# Hello from The Columbia River Gorge, Oregon, USA



## VerbatimProd (Dec 7, 2015)

Hi everyone,

I'm Tim Vergori, owner of Verbatim Productions here in the beautiful Pacific Northwest. I am a musician, composer and producer with a diverse technical background, mainly in electronics & broadcast engineering. I offer a wide range of audio, video and IT services.

I am also, the former UK/Europe Regional Representative for Open Labs, LLC., makers of the famous NeKo and MiKo computer Music Production Stations, and more recently the new StageLight mobile DAW app.

I have been in the music business since the late 80's, using both hardware and software synths in my productions. Primarily as a musician, I play keys, guitar & drums. I am a WAVES Mercury + Studio Classics Bundle owner, as well as a NI KOMPLETE 9 Ultimate, EWQL Complete Composers Collection and Arturia V-Collection 3 owner. I mainly use Pro Tools, Sonar and Reaper, but I also own most of the other DAWs because I teach tutorials.

I've been a longtime lurker, and should have signed up long ago. Well, I finally got around to it, so now I'm looking forward to networking with other enthusiasts out there!

Happy holidays to all! 

Tim


----------



## C.R. Rivera (Dec 8, 2015)

Hi Tim, I used to live in PDX and many a time enjoyed the Columbia Gorge Inn with its famous farm breakfasts. Are you on the river? That would be inspirational. I myself, not a musician, per se, got started on early MIDI stuff in the late 80s while in PDX. As a historian I wanted to add sound to historic imagery.

Cheers

Carlos


----------



## VerbatimProd (Dec 9, 2015)

Hi Carlos, yes I am near the river here in The Dalles, Oregon. We have a beautiful view of Mt. Hood from here as well. But talk about inspiration, I recently moved here from the Seattle area where I had a crazy-amazing view of Mt. Rainier from the studio (see below)! The Dalles is my hometown though, so I'm happy to be back. Yes, the Columbia Gorge Inn's famous breakfasts are quite the experience; highly recommended to anyone passing through this area.


----------

++++++++++++++++++++

In the introduction thread, change every "Pacific Northwest" to "Columbia River Gorge" and write out everything from "I'm Tim Vergori, owner" down to "and IT services.".

++++++++++++++++++++

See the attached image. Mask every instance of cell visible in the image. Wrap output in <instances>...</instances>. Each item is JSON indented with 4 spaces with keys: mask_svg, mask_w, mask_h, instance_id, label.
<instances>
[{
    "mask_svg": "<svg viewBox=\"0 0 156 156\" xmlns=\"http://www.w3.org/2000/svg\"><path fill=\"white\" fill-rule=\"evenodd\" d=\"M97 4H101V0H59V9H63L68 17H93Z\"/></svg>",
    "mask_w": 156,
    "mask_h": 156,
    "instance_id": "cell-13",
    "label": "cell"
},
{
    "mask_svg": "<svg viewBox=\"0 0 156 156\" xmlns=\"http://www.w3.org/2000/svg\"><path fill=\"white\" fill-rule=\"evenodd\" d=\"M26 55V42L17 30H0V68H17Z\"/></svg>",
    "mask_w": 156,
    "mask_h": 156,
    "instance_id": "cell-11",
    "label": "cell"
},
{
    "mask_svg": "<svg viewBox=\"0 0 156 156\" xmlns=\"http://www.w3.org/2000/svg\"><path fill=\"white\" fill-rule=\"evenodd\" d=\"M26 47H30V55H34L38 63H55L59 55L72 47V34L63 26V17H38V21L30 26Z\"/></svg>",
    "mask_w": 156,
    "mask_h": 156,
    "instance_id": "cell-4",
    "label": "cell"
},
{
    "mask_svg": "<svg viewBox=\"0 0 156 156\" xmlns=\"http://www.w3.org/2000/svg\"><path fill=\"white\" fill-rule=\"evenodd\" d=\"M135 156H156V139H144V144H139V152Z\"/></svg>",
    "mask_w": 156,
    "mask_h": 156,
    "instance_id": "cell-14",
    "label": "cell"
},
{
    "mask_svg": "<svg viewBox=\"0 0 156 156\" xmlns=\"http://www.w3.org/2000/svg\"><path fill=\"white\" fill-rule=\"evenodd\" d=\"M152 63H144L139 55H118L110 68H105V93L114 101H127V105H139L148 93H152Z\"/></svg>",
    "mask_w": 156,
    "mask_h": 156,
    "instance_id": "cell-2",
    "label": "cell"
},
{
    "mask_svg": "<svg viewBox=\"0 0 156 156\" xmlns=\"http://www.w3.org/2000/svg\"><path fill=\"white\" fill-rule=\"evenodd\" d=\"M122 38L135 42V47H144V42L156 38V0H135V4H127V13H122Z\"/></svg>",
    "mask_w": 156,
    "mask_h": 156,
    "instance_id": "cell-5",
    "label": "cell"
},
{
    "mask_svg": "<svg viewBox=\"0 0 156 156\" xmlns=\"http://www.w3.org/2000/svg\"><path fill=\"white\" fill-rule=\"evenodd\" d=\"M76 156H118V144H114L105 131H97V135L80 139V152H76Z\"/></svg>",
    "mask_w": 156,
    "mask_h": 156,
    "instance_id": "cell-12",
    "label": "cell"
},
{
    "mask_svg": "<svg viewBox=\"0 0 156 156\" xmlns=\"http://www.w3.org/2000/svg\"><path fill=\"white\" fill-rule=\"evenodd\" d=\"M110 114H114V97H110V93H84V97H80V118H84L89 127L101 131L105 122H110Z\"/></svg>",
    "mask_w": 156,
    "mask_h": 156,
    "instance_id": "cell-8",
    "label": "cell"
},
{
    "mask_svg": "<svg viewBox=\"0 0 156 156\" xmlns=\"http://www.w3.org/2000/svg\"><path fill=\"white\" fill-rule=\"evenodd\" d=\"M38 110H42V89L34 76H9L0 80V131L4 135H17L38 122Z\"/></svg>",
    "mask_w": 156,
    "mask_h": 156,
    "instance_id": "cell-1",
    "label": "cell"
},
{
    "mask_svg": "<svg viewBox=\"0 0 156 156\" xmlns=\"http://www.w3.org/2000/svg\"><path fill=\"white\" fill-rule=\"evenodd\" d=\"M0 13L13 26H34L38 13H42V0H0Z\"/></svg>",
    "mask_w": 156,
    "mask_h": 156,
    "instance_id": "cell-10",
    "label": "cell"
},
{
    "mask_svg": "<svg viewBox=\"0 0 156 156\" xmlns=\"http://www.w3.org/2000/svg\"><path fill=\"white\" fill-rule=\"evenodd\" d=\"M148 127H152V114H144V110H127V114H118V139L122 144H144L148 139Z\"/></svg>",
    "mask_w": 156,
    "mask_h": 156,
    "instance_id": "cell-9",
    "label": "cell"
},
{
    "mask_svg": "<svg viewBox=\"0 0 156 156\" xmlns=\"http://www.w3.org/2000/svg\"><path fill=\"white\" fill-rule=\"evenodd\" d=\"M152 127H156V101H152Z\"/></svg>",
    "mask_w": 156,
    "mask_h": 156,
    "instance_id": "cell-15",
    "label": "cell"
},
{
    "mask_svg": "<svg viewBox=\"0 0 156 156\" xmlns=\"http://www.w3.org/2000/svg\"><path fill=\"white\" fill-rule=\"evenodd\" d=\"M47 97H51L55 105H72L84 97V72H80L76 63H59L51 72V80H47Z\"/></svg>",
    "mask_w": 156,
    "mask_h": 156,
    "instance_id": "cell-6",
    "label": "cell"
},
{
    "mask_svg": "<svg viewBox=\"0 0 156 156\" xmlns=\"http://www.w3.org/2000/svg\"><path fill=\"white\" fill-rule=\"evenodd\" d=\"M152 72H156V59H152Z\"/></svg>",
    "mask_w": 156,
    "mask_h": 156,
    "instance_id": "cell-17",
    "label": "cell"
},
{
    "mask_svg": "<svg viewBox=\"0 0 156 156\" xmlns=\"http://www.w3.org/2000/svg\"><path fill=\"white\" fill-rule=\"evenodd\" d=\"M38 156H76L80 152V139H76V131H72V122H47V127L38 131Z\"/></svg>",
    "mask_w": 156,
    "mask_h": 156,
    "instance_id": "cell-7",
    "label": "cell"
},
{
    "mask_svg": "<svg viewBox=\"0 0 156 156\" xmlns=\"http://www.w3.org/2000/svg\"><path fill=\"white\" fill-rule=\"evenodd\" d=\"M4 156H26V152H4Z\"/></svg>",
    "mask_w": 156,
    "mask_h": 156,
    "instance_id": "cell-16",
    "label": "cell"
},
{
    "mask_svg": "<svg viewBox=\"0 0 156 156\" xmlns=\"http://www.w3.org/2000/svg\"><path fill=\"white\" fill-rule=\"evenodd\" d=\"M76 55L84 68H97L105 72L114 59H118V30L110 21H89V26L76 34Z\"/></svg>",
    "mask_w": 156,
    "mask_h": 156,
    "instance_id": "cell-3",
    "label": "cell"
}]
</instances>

++++++++++++++++++++

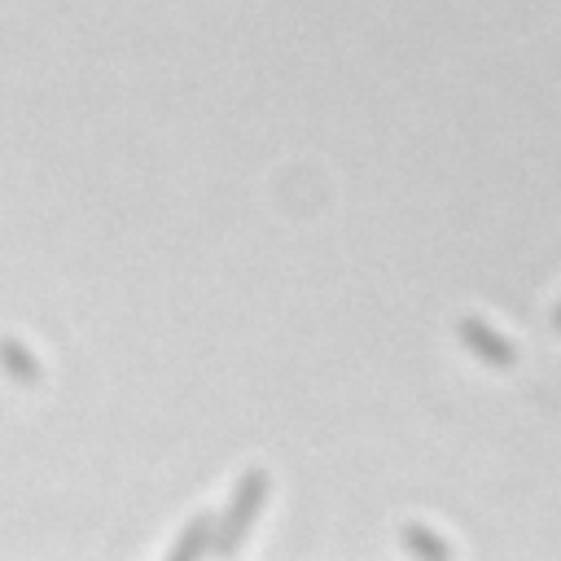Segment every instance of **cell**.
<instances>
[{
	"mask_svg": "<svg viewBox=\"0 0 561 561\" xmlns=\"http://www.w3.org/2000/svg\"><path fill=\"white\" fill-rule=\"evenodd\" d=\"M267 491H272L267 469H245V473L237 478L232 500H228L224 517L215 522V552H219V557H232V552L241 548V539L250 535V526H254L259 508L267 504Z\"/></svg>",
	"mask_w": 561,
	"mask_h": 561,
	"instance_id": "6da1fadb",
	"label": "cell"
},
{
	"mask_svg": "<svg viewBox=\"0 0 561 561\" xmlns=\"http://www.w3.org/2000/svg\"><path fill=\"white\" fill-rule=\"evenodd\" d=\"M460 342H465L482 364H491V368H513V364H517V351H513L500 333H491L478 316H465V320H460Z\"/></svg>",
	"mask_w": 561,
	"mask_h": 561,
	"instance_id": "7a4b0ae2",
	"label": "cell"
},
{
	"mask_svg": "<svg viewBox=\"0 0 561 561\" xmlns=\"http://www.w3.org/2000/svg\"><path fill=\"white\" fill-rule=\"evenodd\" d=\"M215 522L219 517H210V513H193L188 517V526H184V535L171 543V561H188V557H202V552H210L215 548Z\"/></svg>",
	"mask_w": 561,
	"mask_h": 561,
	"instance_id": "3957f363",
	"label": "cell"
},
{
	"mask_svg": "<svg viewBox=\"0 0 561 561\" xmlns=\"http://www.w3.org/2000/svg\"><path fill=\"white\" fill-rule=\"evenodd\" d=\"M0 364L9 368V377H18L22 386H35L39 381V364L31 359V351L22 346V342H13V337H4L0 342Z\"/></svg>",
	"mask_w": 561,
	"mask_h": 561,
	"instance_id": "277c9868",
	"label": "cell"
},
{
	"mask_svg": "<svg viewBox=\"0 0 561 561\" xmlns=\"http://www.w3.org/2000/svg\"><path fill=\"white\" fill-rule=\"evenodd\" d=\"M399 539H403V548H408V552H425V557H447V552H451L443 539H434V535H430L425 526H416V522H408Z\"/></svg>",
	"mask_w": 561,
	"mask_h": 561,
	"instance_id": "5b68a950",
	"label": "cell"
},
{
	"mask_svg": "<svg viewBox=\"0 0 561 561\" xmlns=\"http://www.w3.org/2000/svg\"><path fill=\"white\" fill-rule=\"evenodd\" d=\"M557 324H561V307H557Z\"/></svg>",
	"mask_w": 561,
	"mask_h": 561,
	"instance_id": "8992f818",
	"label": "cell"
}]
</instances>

++++++++++++++++++++

OUTPUT:
I'm Tim Vergori, owner of Verbatim Productions here in the beautiful Columbia River Gorge. I am a musician, composer and producer with a diverse technical background, mainly in electronics & broadcast engineering. I offer a wide range of audio, video and IT services.